I want to remove all rows within x months of current row (before and after based on date), when the current row is equal to 1.
E.g. given this PySpark df:
id | date | target |
---|---|---|
a | "2020-01-01" | 0 |
a | "2020-02-01" | 0 |
a | "2020-03-01" | 0 |
a | "2020-04-01" | 1 |
a | "2020-05-01" | 0 |
a | "2020-06-01" | 0 |
a | "2020-07-01" | 0 |
a | "2020-08-01" | 0 |
a | "2020-09-01" | 0 |
a | "2020-10-01" | 1 |
a | "2020-11-01" | 0 |
b | "2020-01-01" | 0 |
b | "2020-02-01" | 0 |
b | "2020-03-01" | 0 |
b | "2020-05-01" | 1 |
(Notice, April month does not exit for id b)

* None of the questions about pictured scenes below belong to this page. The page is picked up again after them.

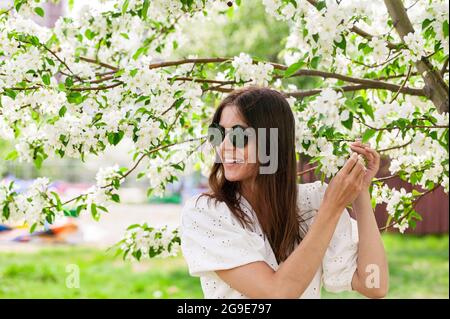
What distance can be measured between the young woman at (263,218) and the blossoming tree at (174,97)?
0.14 m

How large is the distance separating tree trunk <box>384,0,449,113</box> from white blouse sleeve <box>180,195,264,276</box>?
918 millimetres

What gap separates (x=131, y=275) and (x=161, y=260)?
142 centimetres

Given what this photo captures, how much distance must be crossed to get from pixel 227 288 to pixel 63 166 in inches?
612

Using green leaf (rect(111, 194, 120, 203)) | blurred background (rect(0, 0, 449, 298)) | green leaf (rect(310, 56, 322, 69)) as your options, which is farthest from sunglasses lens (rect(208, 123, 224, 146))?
blurred background (rect(0, 0, 449, 298))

If using an x value of 2, the resulting df would be:
id | date | target |
---|---|---|
a | "2020-01-01" | 0 |
a | "2020-04-01" | 1 |
a | "2020-07-01" | 0 |
a | "2020-10-01" | 1 |
b | "2020-01-01" | 0 |
b | "2020-02-01" | 0 |
b | "2020-05-01" | 1 |
I am able to remove xth row before and after row of interest using the code from below, but I want to remove all rows between current row and x both ways based on date.
window = 2
windowSpec = Window.partitionBy("id").orderBy(['id','date'])
df= df.withColumn("lagvalue", lag('target', window).over(windowSpec))
df= df.withColumn("leadvalue", lead('target', window).over(windowSpec))
df= df.where(col("lagvalue") == 0 & col("leadvalue") == 0)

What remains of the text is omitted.